Thank you for reading

Community
  • 1
  • 1
adrienlucca.net
  • 677
  • 2
  • 10
  • 26
  • You seem to be the best to answer your questions. At least as far as the quality of the interpolation goes; which is the main issue. – Ma0 Jan 25 '17 at 16:12
  • If your code is working (not producing an error), you will get better feedback on [codereview.se] – MrAlexBailey Jan 25 '17 at 16:13

1 Answers1

1

This looks similar to the Kernel Method that is used for fitting regression lines or finding decision boundaries for classification problems.

The idea behind the Kernel trick being, the data is transformed into a dimensional space (often higher dimensional), where the data is linearly separable (for classification), or has a linear curve-fit (for regression). After the curve-fitting is done, inverse transformations can be applied. In your case successive exponentiations (exp(exp(X))), seems to be the inverse transformation and successive logarithms (log(log(x)))seems to be the transformation.

I am not sure if there is a kernel that does exactly this, but the intuition is similar.
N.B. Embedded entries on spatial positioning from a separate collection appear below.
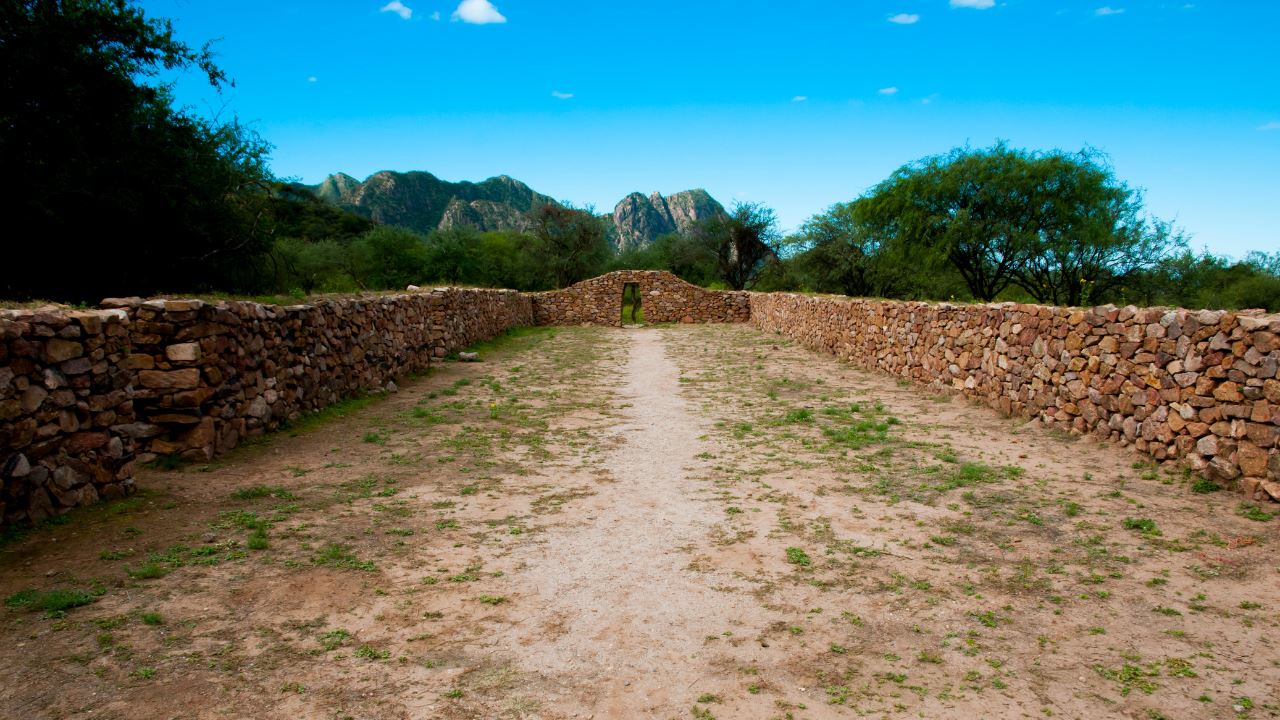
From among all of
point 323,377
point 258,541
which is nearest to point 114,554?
point 258,541

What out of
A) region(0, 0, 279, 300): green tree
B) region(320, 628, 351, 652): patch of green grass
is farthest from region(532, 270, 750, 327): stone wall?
region(320, 628, 351, 652): patch of green grass

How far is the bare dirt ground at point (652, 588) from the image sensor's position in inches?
111

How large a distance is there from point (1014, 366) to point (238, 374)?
8.85 metres

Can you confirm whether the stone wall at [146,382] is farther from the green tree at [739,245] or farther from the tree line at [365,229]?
the green tree at [739,245]

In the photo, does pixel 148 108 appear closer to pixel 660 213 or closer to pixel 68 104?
pixel 68 104

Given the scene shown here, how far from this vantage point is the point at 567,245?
150 feet

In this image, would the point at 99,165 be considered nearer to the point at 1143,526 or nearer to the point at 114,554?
the point at 114,554

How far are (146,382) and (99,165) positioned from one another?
7.92 metres

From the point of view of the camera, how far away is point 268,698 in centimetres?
276

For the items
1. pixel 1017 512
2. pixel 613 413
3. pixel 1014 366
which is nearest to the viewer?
pixel 1017 512

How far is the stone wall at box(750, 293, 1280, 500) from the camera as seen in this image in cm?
506

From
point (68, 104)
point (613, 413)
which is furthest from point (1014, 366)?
point (68, 104)

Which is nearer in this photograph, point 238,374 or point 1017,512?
point 1017,512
Here is a medium article explaining this for classification using SVM: https://medium.com/@zxr.nju/what-is-the-kernel-trick-why-is-it-important-98a98db0961d

Since it is a method that is quite popularly used in Machine Learning, I doubt it will lead to wrong results if the fit is done properly (not under-fit or over-fit) - and this needs to be judged by statistical testing.